Death to Israel, Death to America, chant the mullahs.
And, this after the horror of 10/7, when the hatred for Israel, for Jews, erupted with unimagined brutality unleashing virulent antisemitism world wide, including the US.
But, as Operation Epic Fury goes on, as the human toll grows, as Israelis live with a constant barrage of missiles, sirens hurrying them to safe rooms, and as America puts its troops in harm’s way, spends billions of dollars in support of the effort, many Americans question their president’s decision to go to war, endangering not only human lives but American families, struggling with inflation, rising costs at the gas pump and the grocery, and diminished government services.
How to reconcile the need to protect Israel from the terrorists who seek to destroy it, and how to reconcile American support in that effort with the huge cost it exacts from its citizens? And how to continue to back the leadership of its duly elected president who daily undermines the foundational values of our republic, rule of law, legislative power and judicial independence? And how to ensure the protection of those fundamental rights, the bedrock of our democracy?
How to be fervently Jewish and fervently American. And how to be true to myself.

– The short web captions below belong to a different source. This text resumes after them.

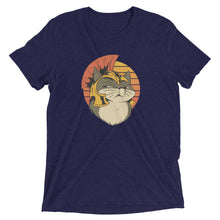 Load image into Gallery viewer, Catiator t-shirt
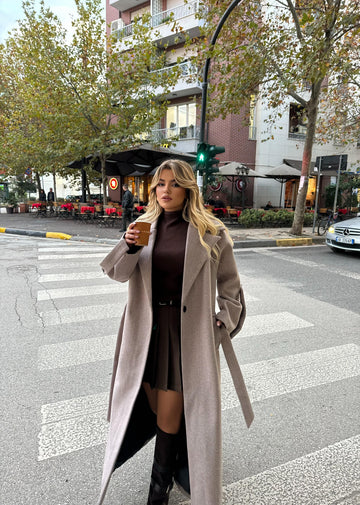 FUNDPANTALLON  ME PALA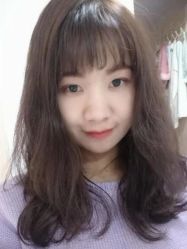 -形象革命造型·护肤Hair Studio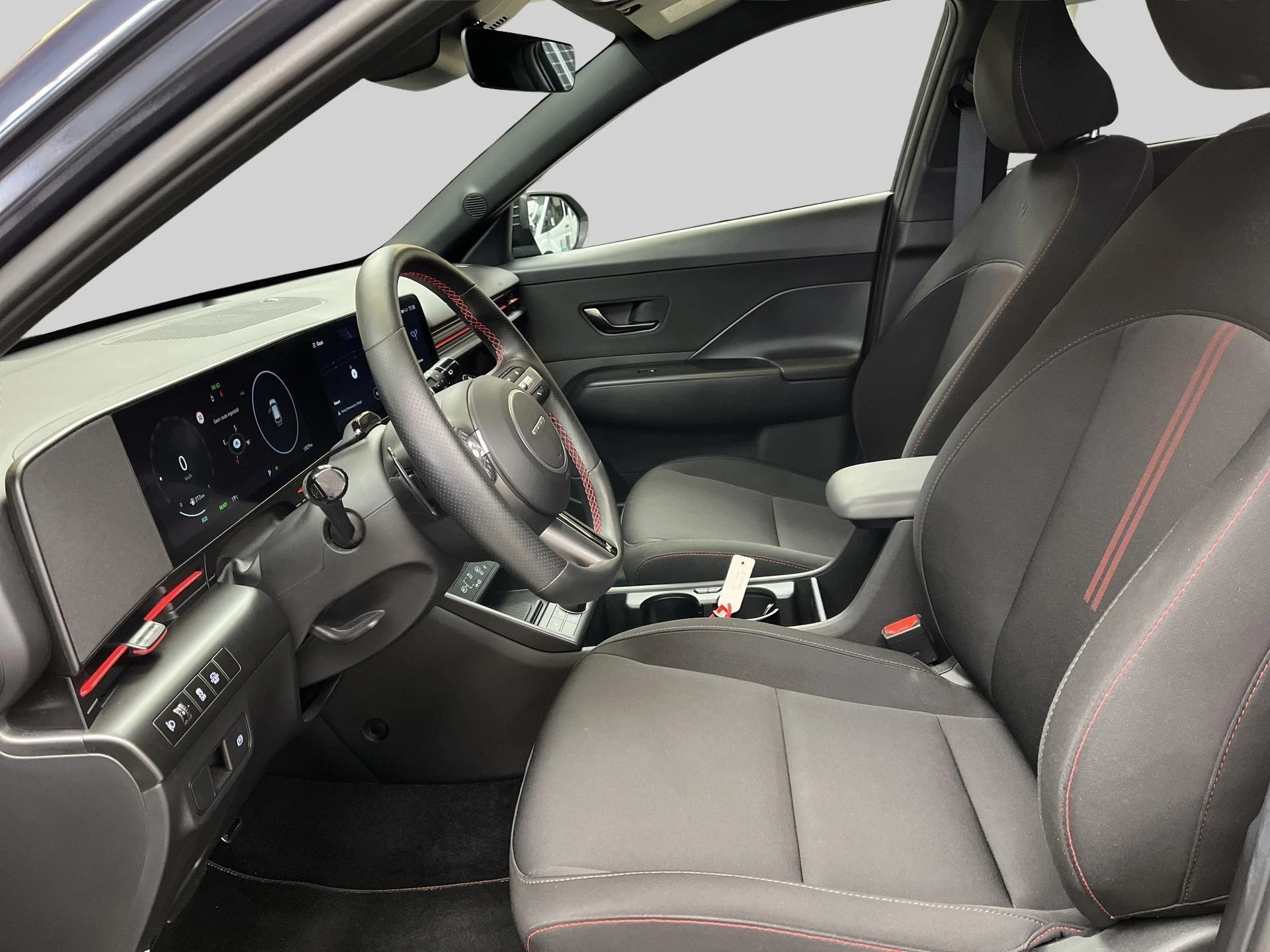 Hyundai-Kona-image-7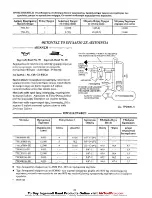 Предварительный просмотр 51 страницы Ingersoll-Rand 77H-EU Series Instructions Manual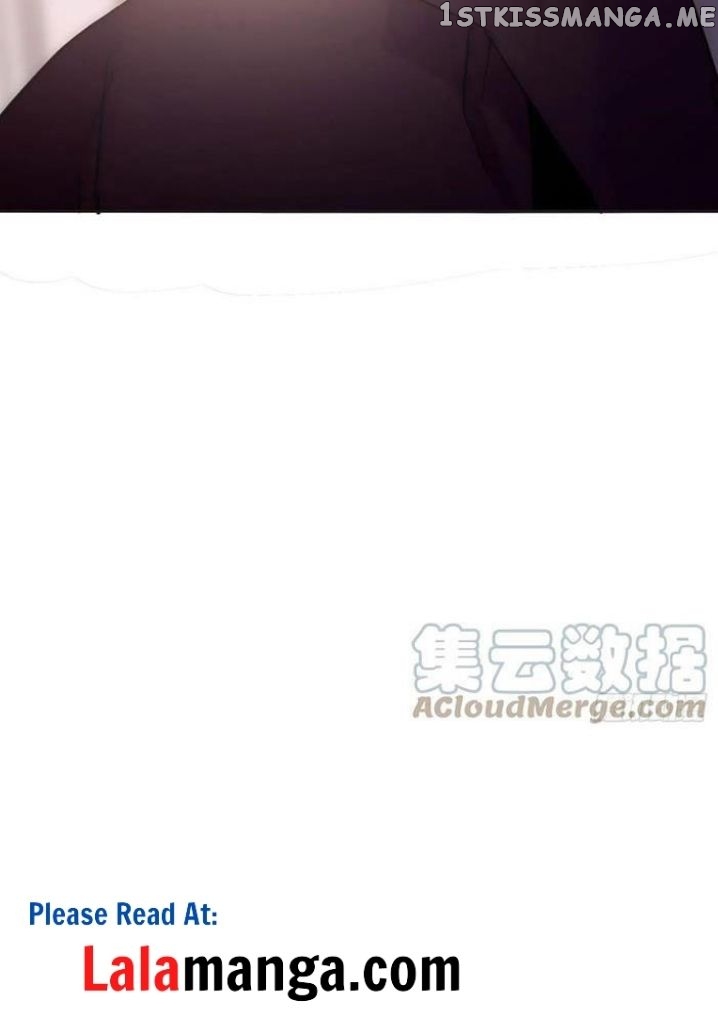 Please, Sleep With Me Chapter 59 - Page 60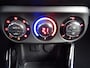 Opel Corsa-e 1.0 TURBO INNOV. CAMERA PDC NAVIGATIE BLUETOOTH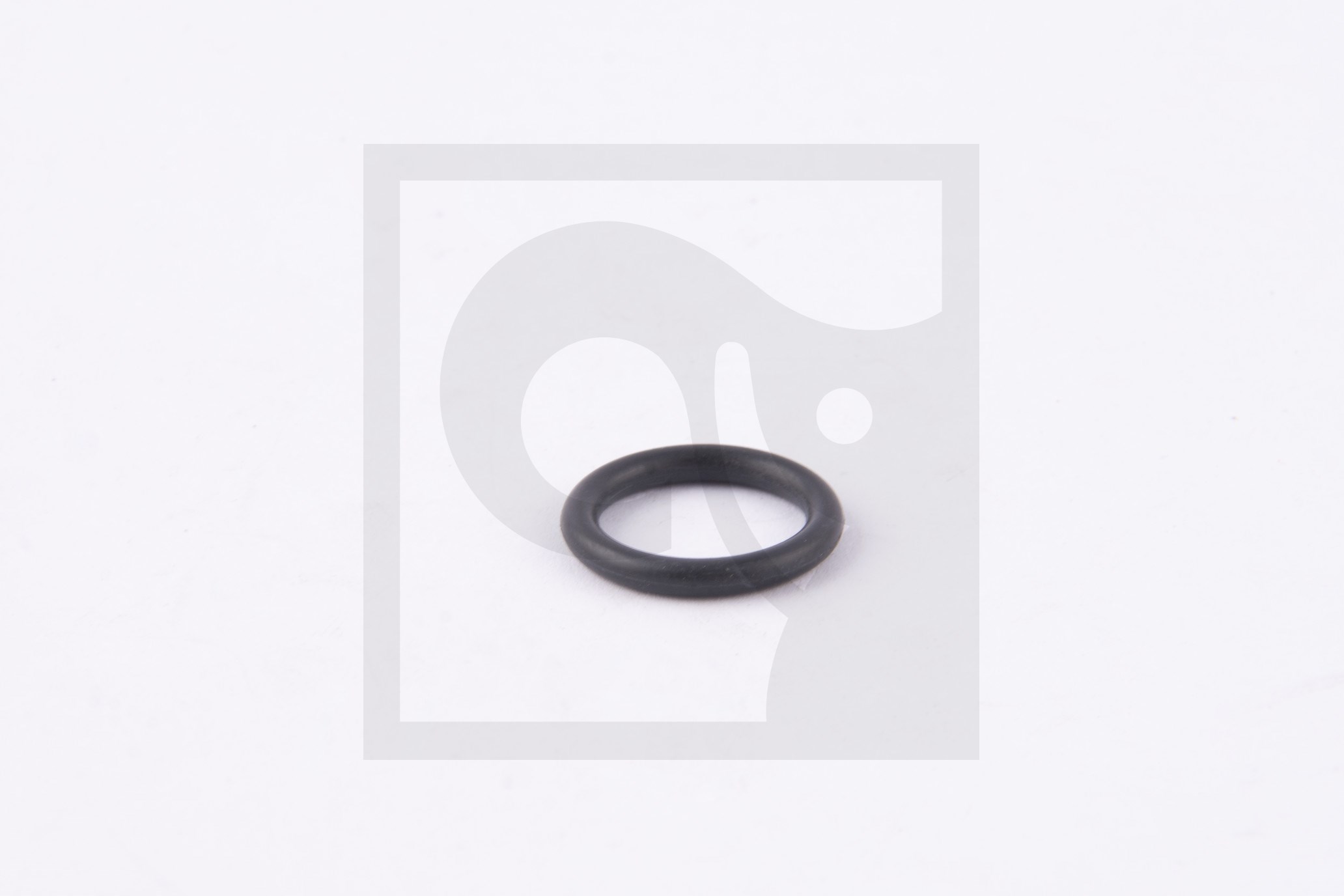 O-RING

And so, especially during the last days of Passover, with the tenuous prospect of a ceasefire, I find comfort in the Jewish values the holiday teaches of the preciousness of freedom and its sacred responsibilities, of the obligation to remember, to welcome the stranger, to care for those in need, to act with kindness, compassion, generosity.
And those innately American ideals of freedom, equality, justice that remain the foundation of our republic.
And how each informs the other, how each informs who I am, grateful for both.
As a Jew, as an American, that our values will sustain us, bringing more light, less darkness, more love and less hate, more good and less evil, more hope and less despair, an end of war and a world at peace.